Антология Сатиры и Юмора России XX века. Том 24. Аркадий Инин - Винокуров
Шрифт:
Интервал:
Закладка:
— Ни за что! А за те слова вы уж меня извините, я совсем не то хотел…
— Ладно, ладно, я забыла об этом.
Она огляделась в полутемной аллее.
— Ой, куда мы забрели? Пойдемте обратно!
— Почему?
— Да тут, наверно, шантрапа какая-нибудь… Вон, с гитарой…
Из глубины аллеи доносились гитарные переборы и виднелась парочка на скамейке. Попова потянула Алексея Павловича под руку обратно, но он пригляделся — это были знакомые личности: Лешка и Машка. Девчонка старательно тренькала на гитаре, а Лешка с видом мэтра одобрительно похлопывал ее по плечу
— Айн момент, — сказал Алексей Павлович, — мы с этой шантрапой сейчас разберемся…
— Не надо! — забеспокоилась Попова. — Я понимаю, вы храбрый человек, воевали, но не надо…
Однако он уже шагал к ребятам.
— Эй, пионеры, не засиделись вы тут, а? На часы гляньте!

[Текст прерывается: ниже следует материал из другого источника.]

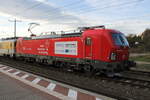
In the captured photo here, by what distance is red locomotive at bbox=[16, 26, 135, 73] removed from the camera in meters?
10.6

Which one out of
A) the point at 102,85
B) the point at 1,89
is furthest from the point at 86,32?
the point at 1,89

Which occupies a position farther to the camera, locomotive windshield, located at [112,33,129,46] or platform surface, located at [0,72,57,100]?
locomotive windshield, located at [112,33,129,46]

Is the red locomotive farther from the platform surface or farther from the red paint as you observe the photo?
the platform surface

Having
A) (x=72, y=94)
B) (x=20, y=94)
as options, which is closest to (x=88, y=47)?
(x=72, y=94)

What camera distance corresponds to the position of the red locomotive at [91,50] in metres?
10.6

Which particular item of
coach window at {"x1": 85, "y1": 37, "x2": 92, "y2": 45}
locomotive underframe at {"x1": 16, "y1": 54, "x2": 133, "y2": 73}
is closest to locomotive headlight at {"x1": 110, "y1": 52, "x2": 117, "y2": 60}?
locomotive underframe at {"x1": 16, "y1": 54, "x2": 133, "y2": 73}

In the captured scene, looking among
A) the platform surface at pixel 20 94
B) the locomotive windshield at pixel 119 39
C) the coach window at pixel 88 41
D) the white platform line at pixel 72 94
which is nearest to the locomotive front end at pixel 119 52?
the locomotive windshield at pixel 119 39

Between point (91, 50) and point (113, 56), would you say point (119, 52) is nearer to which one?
point (113, 56)

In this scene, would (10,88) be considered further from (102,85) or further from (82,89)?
(102,85)

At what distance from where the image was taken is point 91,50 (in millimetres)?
11391

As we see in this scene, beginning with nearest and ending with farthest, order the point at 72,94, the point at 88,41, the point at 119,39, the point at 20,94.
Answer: the point at 20,94 < the point at 72,94 < the point at 119,39 < the point at 88,41

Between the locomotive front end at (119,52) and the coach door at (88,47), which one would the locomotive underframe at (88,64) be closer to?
the locomotive front end at (119,52)

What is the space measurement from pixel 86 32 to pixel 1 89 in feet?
20.9

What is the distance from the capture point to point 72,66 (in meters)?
13.3
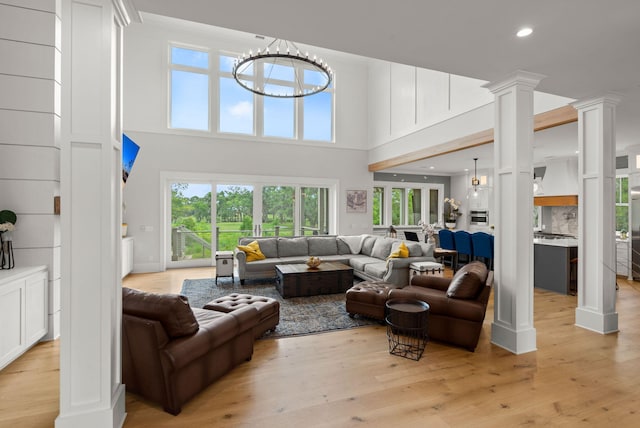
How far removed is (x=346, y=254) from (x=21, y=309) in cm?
544

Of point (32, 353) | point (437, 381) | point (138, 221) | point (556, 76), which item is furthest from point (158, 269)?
point (556, 76)

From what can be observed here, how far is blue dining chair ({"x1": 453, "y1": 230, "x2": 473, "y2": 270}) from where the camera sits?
271 inches

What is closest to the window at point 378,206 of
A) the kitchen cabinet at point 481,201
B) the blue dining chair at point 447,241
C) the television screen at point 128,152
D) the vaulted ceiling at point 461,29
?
the kitchen cabinet at point 481,201

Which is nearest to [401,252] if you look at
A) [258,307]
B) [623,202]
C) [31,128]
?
[258,307]

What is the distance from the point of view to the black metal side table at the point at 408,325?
10.2 feet

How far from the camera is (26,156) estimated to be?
3371mm

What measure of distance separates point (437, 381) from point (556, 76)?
3.06 metres

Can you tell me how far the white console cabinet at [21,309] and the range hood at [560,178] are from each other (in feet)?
31.1

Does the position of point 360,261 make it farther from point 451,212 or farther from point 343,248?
point 451,212

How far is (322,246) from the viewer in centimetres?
720

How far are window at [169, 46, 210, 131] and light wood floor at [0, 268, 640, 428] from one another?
18.8ft

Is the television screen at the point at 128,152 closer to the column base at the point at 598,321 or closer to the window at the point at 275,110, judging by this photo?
the window at the point at 275,110

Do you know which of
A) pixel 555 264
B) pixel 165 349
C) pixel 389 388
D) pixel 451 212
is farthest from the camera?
pixel 451 212

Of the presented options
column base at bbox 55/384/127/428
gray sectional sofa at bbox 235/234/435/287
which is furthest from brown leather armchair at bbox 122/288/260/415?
gray sectional sofa at bbox 235/234/435/287
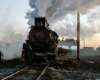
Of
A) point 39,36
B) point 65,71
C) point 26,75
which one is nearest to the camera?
point 26,75

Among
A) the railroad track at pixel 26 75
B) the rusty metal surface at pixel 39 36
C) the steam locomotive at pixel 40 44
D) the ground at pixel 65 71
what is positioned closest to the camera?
the railroad track at pixel 26 75

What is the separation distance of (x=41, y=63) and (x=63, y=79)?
16.8ft

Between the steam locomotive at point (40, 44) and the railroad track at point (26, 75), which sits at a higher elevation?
the steam locomotive at point (40, 44)

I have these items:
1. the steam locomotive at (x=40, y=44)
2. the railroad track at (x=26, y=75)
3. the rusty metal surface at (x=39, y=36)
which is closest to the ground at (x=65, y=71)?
the railroad track at (x=26, y=75)

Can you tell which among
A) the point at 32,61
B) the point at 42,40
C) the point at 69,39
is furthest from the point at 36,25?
the point at 69,39

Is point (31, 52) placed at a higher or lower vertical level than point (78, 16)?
lower

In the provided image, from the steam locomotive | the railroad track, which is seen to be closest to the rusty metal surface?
the steam locomotive

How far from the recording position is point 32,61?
422 inches

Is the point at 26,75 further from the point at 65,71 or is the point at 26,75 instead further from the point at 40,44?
the point at 40,44

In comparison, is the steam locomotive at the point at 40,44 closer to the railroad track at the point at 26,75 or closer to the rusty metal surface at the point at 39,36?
the rusty metal surface at the point at 39,36

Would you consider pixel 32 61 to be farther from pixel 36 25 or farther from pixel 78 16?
pixel 78 16

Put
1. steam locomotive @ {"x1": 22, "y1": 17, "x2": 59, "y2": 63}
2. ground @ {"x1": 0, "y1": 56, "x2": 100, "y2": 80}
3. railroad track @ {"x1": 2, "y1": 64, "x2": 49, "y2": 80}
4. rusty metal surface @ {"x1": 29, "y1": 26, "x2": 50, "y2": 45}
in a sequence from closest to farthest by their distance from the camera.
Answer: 1. railroad track @ {"x1": 2, "y1": 64, "x2": 49, "y2": 80}
2. ground @ {"x1": 0, "y1": 56, "x2": 100, "y2": 80}
3. steam locomotive @ {"x1": 22, "y1": 17, "x2": 59, "y2": 63}
4. rusty metal surface @ {"x1": 29, "y1": 26, "x2": 50, "y2": 45}

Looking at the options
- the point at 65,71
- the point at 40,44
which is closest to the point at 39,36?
the point at 40,44

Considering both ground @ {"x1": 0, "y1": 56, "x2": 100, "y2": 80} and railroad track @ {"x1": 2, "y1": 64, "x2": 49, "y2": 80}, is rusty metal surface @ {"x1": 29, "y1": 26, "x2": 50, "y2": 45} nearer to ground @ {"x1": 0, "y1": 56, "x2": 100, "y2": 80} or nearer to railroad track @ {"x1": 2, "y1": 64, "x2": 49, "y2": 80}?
ground @ {"x1": 0, "y1": 56, "x2": 100, "y2": 80}
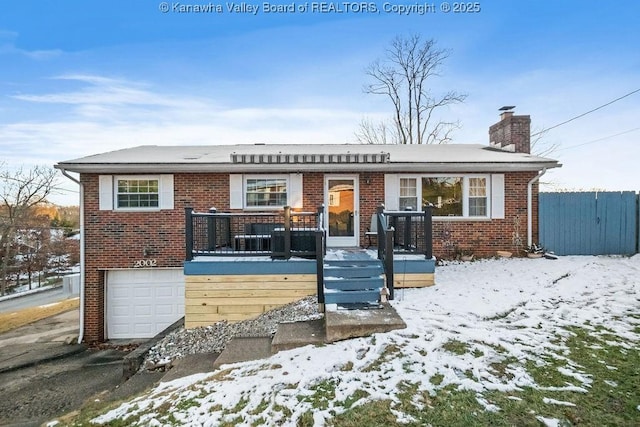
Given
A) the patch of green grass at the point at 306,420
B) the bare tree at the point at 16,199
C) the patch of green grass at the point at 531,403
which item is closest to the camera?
the patch of green grass at the point at 531,403

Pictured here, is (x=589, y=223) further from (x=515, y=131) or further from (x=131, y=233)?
(x=131, y=233)

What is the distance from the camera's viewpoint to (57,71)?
14.3 metres

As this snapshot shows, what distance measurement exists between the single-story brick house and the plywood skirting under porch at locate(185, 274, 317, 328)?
2.42 metres

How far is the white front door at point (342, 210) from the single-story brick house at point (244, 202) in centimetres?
3

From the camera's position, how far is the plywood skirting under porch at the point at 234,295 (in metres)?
6.50

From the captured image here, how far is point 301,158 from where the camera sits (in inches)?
342

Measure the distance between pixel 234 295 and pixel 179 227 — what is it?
3.66 m

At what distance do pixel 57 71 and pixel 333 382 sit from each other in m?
17.8

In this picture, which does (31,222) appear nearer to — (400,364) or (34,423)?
(34,423)

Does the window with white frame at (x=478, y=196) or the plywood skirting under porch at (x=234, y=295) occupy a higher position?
the window with white frame at (x=478, y=196)

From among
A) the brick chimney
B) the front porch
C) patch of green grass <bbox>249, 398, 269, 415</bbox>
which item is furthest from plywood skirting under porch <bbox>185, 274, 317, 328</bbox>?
the brick chimney

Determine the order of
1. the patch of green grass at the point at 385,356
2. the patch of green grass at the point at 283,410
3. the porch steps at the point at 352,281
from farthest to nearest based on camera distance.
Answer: the porch steps at the point at 352,281
the patch of green grass at the point at 385,356
the patch of green grass at the point at 283,410

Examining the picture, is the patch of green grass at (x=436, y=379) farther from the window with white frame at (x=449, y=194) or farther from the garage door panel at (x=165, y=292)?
the garage door panel at (x=165, y=292)

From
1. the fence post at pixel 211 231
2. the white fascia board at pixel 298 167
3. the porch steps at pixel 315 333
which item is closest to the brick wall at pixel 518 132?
the white fascia board at pixel 298 167
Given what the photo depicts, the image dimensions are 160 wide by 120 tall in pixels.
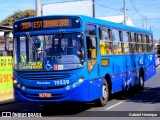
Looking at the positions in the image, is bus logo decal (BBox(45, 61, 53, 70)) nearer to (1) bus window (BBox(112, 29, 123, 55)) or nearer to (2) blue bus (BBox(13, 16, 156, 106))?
(2) blue bus (BBox(13, 16, 156, 106))

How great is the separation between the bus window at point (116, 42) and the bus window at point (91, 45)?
8.03ft

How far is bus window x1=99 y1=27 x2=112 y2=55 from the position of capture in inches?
517

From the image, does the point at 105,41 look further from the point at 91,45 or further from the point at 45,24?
the point at 45,24

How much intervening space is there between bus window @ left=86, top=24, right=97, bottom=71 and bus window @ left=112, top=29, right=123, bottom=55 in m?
2.45

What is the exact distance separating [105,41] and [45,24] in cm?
272

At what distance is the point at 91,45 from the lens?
1191cm

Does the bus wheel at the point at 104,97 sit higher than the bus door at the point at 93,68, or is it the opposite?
the bus door at the point at 93,68

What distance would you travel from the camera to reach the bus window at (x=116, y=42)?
14.7m

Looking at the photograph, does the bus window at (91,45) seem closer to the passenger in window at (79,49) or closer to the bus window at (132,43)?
the passenger in window at (79,49)

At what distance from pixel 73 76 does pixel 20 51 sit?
2075 millimetres

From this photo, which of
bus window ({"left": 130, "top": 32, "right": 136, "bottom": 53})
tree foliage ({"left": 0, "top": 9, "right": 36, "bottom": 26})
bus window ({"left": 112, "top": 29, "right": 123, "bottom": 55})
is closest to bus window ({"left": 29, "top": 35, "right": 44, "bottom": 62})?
bus window ({"left": 112, "top": 29, "right": 123, "bottom": 55})

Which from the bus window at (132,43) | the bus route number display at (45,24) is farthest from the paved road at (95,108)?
the bus window at (132,43)

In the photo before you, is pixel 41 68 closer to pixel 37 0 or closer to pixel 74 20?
pixel 74 20

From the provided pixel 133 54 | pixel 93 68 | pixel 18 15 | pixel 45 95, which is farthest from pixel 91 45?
pixel 18 15
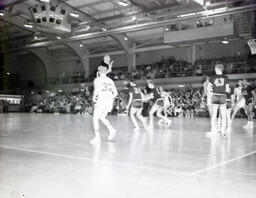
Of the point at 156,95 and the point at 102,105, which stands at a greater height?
the point at 156,95

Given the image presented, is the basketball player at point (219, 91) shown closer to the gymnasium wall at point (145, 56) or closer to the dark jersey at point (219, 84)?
the dark jersey at point (219, 84)

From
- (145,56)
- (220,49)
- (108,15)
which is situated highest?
(108,15)

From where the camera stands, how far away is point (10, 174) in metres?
4.40

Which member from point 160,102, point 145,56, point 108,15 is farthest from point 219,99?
point 145,56

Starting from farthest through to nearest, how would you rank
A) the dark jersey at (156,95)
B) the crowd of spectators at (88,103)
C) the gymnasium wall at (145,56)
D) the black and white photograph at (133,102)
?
1. the gymnasium wall at (145,56)
2. the crowd of spectators at (88,103)
3. the dark jersey at (156,95)
4. the black and white photograph at (133,102)

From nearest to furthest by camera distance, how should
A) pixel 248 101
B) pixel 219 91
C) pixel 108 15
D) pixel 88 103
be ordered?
pixel 219 91 < pixel 248 101 < pixel 108 15 < pixel 88 103

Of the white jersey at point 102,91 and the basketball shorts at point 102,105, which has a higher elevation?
the white jersey at point 102,91

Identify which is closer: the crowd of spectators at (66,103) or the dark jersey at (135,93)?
the dark jersey at (135,93)

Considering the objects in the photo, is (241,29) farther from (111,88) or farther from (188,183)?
(188,183)

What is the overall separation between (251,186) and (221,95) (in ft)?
20.4

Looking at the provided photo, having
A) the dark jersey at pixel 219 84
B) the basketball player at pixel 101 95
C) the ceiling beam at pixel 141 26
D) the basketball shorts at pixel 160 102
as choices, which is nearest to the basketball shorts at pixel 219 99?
the dark jersey at pixel 219 84

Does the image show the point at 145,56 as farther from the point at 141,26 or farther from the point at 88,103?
the point at 141,26

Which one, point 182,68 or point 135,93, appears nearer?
point 135,93

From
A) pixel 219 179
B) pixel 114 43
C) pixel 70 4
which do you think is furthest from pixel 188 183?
pixel 114 43
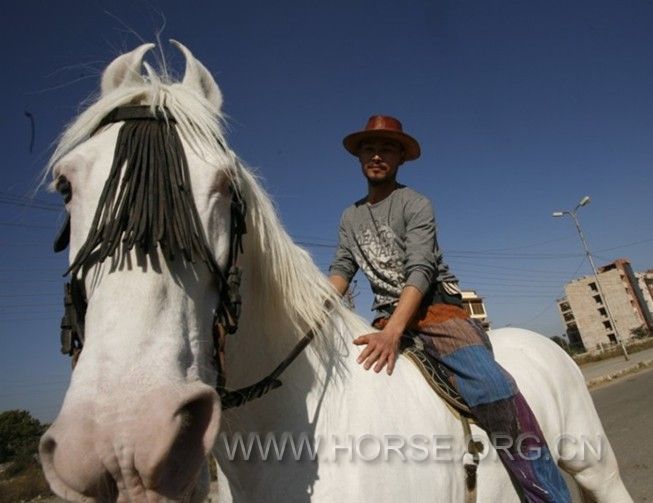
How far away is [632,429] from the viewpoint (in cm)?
781

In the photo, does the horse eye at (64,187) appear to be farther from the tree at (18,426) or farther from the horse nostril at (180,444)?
the tree at (18,426)

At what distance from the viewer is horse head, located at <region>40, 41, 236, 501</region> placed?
0.95 metres

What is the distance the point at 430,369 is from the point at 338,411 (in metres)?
0.61

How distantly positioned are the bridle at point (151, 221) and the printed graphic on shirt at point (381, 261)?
3.74ft

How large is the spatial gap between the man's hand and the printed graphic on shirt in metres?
0.45

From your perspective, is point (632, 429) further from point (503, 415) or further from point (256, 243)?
point (256, 243)

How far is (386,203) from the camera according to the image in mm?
2582

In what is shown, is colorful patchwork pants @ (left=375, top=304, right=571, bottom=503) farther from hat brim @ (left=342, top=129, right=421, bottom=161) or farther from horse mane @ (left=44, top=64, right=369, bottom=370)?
hat brim @ (left=342, top=129, right=421, bottom=161)

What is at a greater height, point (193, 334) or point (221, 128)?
point (221, 128)

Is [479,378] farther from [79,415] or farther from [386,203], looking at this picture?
[79,415]

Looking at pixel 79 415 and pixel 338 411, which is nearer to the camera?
pixel 79 415

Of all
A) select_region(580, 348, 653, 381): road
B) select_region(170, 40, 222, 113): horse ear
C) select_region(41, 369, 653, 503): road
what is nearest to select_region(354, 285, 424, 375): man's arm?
select_region(170, 40, 222, 113): horse ear

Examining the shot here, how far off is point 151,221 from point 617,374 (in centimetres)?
2090

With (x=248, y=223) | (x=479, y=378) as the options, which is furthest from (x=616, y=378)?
(x=248, y=223)
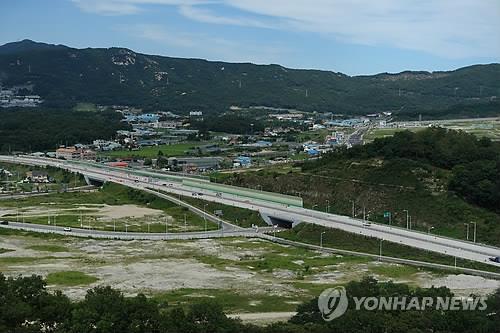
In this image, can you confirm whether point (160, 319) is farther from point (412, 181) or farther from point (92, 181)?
point (92, 181)

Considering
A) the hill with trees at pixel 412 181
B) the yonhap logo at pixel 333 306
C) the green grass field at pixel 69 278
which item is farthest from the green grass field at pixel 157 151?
the yonhap logo at pixel 333 306

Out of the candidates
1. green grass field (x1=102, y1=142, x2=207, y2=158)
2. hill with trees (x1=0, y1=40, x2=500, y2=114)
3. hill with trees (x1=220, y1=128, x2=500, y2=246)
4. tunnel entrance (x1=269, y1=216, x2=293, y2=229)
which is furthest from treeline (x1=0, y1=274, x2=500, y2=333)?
hill with trees (x1=0, y1=40, x2=500, y2=114)

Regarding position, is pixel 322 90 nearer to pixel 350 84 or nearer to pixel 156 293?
pixel 350 84

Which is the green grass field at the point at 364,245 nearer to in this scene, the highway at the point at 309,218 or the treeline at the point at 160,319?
the highway at the point at 309,218

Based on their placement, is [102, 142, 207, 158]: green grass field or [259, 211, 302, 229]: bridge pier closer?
[259, 211, 302, 229]: bridge pier

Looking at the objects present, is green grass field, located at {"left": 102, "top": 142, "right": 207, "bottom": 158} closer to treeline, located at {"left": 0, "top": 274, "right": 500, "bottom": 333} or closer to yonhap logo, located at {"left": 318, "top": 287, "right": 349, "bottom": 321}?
yonhap logo, located at {"left": 318, "top": 287, "right": 349, "bottom": 321}

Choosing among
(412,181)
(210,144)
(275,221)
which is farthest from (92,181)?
(412,181)
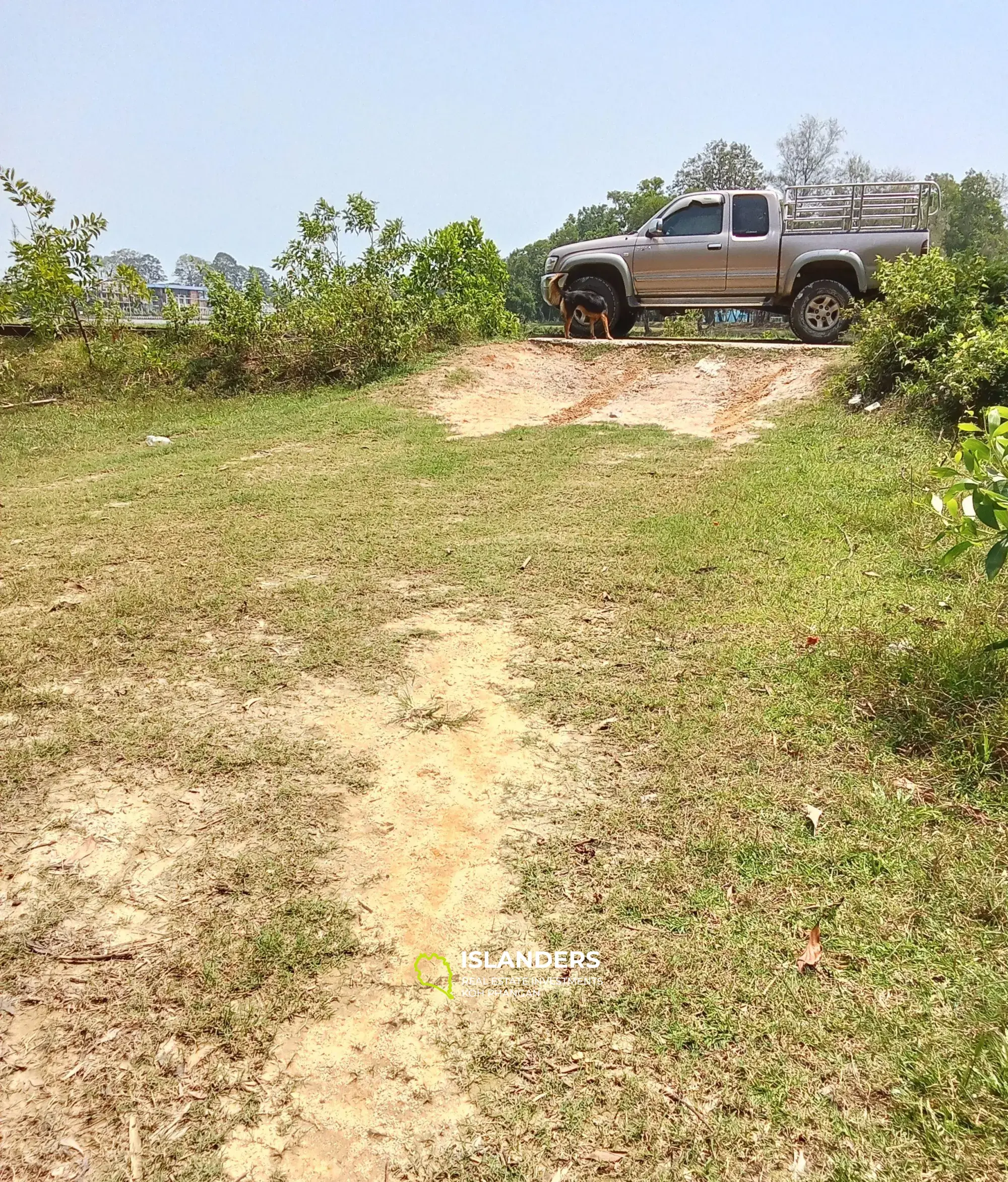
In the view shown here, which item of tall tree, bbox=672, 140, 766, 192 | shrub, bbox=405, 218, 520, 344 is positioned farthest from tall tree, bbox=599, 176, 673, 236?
shrub, bbox=405, 218, 520, 344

— Ты что, дед? — засмеялся Лешка.
Алексей Павлович не успел ничего сказать — на Лешку налетела испуганная и оттого еще более воинственная Попова.
— Не смей разговаривать со старшими на «ты»! И какой он тебе «дед»!
— Родной, — оторопел Лешка.
— Что?!
— Ну да, ну да, — неловко затоптался Алексей Павлович. — Свои мы, тут все свои…
— Ничего не понимаю! — возмутилась Попова.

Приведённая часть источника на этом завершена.